Als Barack Obama im Jänner 2007 seine Kandidatur ankündigte, war das Nokia 6300 das meistverkaufteste Handy weltweit. Das iPhone kam erst einige Monate danach auf dem Markt. Fast 20 Monate später, im Herbst 2008 als die Obama Kampagne so viel Geld hatte, dass sie unter anderem Werbung in Computerspielen schaltete, kam jemand auf die Idee, auch eine iPhone App zu programmieren. Das Geld war dann gar nicht notwendig, denn nach einem Email an die UnterstützerInnen fanden sich 10 freiwillige Programmierer. Heute gehören Smartphoneapps zum guten Ton – Mitt Romney hat erst letzte Woche  doch wenige Kampagnen haben sie bisher gelungen eingesetzt. 

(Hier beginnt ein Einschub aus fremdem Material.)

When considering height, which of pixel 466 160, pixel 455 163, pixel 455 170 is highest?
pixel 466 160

Dass auch in der Obama Kampagne nicht alles von Anfang an perfekt macht, zeigt sich an der diesjährigen App. Im letzten Wahlkampf schlug sich die innovative Kampagnenstrategie auch in der App nieder: Menschen reden mit Menschen. Die Hauptfunktion der App war ein “Call your Friends” Feature, das das Telefonbuch nach FreundInnen aus einem Battlegroundstate  durchsuchte (1) und vorschlug sie anzurufen. Außerdem zeigte Sie, welche Events in der Nähe stattfänden.  2012 ist die App – noch – eher nicht für den Wahlkampf geeignet. Die füttert zwar ihre BesitzerInnen mit den neuesten Infos, Fotos, und Events – nach Wunsch auch mit Notifikation, aber die App ist noch kein Wahlkampftool: Es gibt keine Möglichkeit, die Nachrichten sinnvoll zu teilen oder FreundInnen von Obama per Telefonanruf zu überzeugen.

Auch Mitt Romney’s App, die er letzte Woche vorgestellt hat, ist eher monothematisch, aber zumindest ein wenig kreativ. Berühmt geworden ist die App ja eher durch einen Tippfehler, der zwar in einem Update nach einem Tag verschwand, aber there’s a Tumblr for that  (oder siehe Bild rechts). Das Bild rechts zeigt gleichzeitig die einzige Funktion der App: Einer von 13 Vorlagen wählen, sich damit fotografieren und per Email, Twitter oder Facebook teilen.

Man kann hoffen, dass im Laufe der Kampagne beide Apps noch an Kampagnentauglichkeit arbeiten, dann werden wir sie ein zweites Mal im TechTuesday analysieren. Wer sich in der Zwischenzeit für mehr Strategien mobiler Kampagnenführung interessiert, kann hier in meiner Thesis zum Thema blättern. 

(1) In den USA gibt es keine betreibereigenen Vorwahlen, sondern nur Area Codes. Man kann also an einer Telefonnummer nicht ablesen, ob es Festnetz oder Handy ist, aber man kann sehen woher die Nummer ist.